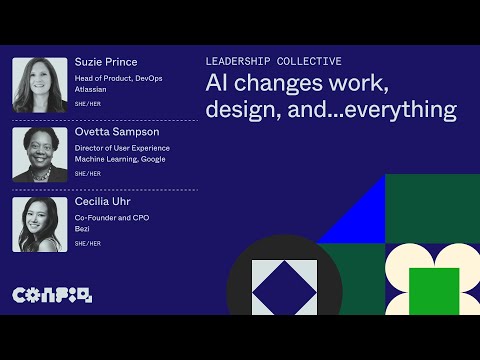 Suzie Prince
Head of Product, DevOps
Atlassian
SHE/HER

Ovetta Sampson
Director of User Experience
Machine Learning, Google
SHE/HER

Cecilia Uhr
Co-Founder and CPO
Bezi
SHE/HER

CONFIG

LEADERSHIP COLLECTIVE
AI changes work, design, and...everything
* * * * *
Task instructions >> Transcribe each entry exactly; images stay out.

Exercise answer >>
 Suzie Prince
Head of Product, DevOps
Atlassian
SHE/HER

Ovetta Sampson
Director of User Experience
Machine Learning, Google
SHE/HER

Cecilia Uhr
Co-Founder and CPO
Bezi
SHE/HER

CONFIG

LEADERSHIP COLLECTIVE
AI changes work, design, and...everything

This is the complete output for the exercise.